GIVEN PROBLEM
Find each line below that contains the string "point", treating uppercase and lowercase as different. Copy every such line in full.

SOURCE DATA

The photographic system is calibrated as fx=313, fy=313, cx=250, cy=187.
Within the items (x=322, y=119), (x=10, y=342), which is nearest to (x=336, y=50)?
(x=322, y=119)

...

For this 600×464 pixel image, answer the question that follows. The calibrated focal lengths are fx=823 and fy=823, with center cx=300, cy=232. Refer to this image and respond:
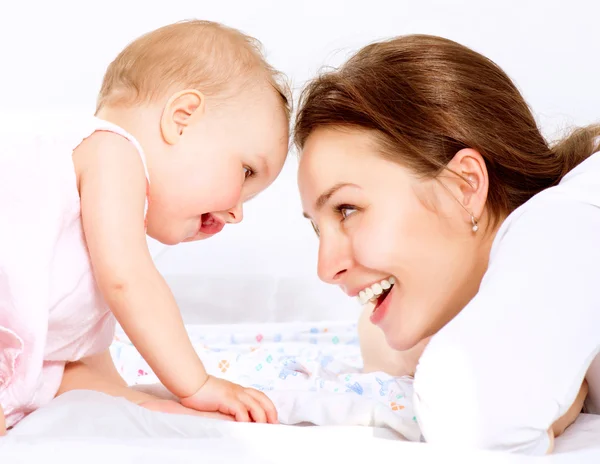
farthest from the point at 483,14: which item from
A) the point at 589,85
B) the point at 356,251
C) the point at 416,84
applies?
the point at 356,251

RESULT
farthest from the point at 483,14: which item from
A) the point at 589,85
B) the point at 356,251
C) the point at 416,84
the point at 356,251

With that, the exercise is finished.